Putin says will not change constitution to cling to power
Russian President Vladimir Putin, who is expected to be re-elected for a fourth term in next weekend's ballot, has said he has no plans to change the constitution to stay in the Kremlin beyond 2024.
By : migrator
Update: 2018-03-10 15:28 GMT
Moscow
Asked by US television network NBC whether he would follow in the footsteps of China's Xi Jinping, who is eyeing a limitless tenure, Putin insisted he had no such intentions.
"I never changed the constitution, I did not do it to suit myself and I have no such plans to do so today," he said in an interview whose transcript was released by the Kremlin today.
Critics accuse Putin, who was first elected president in 2000 and is running for a fourth term in March 18 polls, of harbouring ambitions to stay in power indefinitely.

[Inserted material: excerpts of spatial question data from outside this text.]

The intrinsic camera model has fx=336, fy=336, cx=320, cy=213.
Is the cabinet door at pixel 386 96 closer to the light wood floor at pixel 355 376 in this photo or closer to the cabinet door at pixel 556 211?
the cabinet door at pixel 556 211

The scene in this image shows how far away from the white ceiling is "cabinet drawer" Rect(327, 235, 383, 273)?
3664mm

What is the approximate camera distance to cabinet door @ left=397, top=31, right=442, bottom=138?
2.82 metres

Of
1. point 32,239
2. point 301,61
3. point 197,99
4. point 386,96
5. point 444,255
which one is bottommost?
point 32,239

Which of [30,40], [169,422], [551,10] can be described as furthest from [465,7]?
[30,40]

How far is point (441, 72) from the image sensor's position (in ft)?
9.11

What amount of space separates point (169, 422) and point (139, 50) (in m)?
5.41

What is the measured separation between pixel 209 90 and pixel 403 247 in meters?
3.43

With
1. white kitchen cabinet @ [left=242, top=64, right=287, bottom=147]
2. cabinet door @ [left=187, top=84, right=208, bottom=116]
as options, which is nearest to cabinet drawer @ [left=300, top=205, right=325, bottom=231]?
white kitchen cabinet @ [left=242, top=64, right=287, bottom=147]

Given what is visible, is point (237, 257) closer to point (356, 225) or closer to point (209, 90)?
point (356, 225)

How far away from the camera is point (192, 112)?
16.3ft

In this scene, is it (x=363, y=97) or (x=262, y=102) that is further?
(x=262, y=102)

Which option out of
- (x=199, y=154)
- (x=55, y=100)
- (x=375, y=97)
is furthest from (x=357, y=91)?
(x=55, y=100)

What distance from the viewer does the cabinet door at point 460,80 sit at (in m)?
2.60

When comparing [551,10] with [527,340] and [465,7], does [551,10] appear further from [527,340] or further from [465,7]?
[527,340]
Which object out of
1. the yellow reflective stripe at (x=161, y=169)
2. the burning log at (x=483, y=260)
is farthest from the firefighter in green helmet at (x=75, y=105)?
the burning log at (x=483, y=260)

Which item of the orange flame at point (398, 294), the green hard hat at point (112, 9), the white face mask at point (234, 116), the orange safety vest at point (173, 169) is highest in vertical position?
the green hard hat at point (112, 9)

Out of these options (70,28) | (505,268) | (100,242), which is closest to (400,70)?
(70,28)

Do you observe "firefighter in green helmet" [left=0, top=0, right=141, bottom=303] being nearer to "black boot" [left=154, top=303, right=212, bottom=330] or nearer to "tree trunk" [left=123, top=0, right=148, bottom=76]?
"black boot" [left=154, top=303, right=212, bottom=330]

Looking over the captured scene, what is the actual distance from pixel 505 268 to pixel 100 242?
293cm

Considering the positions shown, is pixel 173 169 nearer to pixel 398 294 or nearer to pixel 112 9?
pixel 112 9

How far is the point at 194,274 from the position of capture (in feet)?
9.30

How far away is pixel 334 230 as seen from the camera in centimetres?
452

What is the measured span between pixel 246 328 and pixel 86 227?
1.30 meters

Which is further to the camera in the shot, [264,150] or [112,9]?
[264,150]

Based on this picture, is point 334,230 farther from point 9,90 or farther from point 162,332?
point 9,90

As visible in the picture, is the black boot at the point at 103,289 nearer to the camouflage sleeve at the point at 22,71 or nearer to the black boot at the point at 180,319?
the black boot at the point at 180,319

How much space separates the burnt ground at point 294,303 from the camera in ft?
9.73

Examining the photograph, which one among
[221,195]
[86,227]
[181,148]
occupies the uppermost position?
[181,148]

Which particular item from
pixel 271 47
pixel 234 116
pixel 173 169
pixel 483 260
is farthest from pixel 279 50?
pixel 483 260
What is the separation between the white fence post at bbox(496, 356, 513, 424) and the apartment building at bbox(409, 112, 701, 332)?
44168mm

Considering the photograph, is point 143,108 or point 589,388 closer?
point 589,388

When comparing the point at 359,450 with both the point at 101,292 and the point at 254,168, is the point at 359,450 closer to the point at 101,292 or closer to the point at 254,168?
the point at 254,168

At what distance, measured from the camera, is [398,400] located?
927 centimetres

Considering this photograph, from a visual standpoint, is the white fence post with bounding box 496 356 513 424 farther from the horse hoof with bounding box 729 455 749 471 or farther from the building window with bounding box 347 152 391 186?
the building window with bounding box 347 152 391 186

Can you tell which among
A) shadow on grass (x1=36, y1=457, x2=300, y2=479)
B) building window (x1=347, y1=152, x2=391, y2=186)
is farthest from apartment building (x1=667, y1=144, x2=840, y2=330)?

The constitution bars him from serving more than two presidential terms in a row.
In 2008, Putin became prime minister but maintained his grip on power, with his protege Dmitry Medvedev serving as president until 2012 when Putin returned to the Kremlin in the face of huge opposition protests.
He rejected suggestions that he could not quit power because it would put him in danger, saying he heard "a lot of ravings on this subject".
"Why do you think after me power in Russia will be necessarily taken over by people who are ready to destroy everything that I have done over the past years?" Putin said.
He said he had been thinking about his potential successor since 2000. "It never hurts to think but at the end of the day it will be the Russian people who will decide that," he added.
Putin will run against a motley crew of seven challengers, with his top critic Alexei Navalny barred from contesting the poll because of a criminal conviction his supporters call punishment for challenging the strongman.
Putin declined to say whether he could pardon Navalny. "Any man can be pardoned if he deserves this," said Putin.
The Russian president, who never called Navalny by his name in public, referred to the 41-year-old opposition politician as "certain political forces".
"What do I like in principle? It's that they expose problems and this is good, indeed it's right," Putin said.
"But it's not enough for the country's positive development. Because concentrating one's attention on problems, it's not only insufficient, it's even dangerous because it could lead to certain destruction and we need creation."
Putin also denied having close ties to businessman and restaurateur Yevgeny Prigozhin, one of 13 Russians indicted by US prosecutors for allegedly running a secret campaign to tilt the 2016 US vote in favour of Donald Trump.
"He is not my friend," Putin said. "I know such a man but I don't count him among my friends."
Dubbed "Putin's chef", Prigozhin is thought to be running a Saint Petersburg-based "troll farm" accused by Washington of interfering in the 2016 election.
He has also been linked to a hugely secretive private military company, dubbed Wagner, whose mercenaries fight in Syria and were involved in a direct clash with US troops there in early February.
"We don't support him in any way, we are not standing in his way or helping him. That's his personal initiative," Putin said.
Putin denied that Russia has meddled in the US election, but said he would "not care" even if individual Russians had been involved.
"I could not care less because they do not represent the state," he said, adding that Russia would not extradite them.
Instead, Putin said, the US should sign a cyber-security pact with Russia if it wanted Moscow to look into the matter in earnest.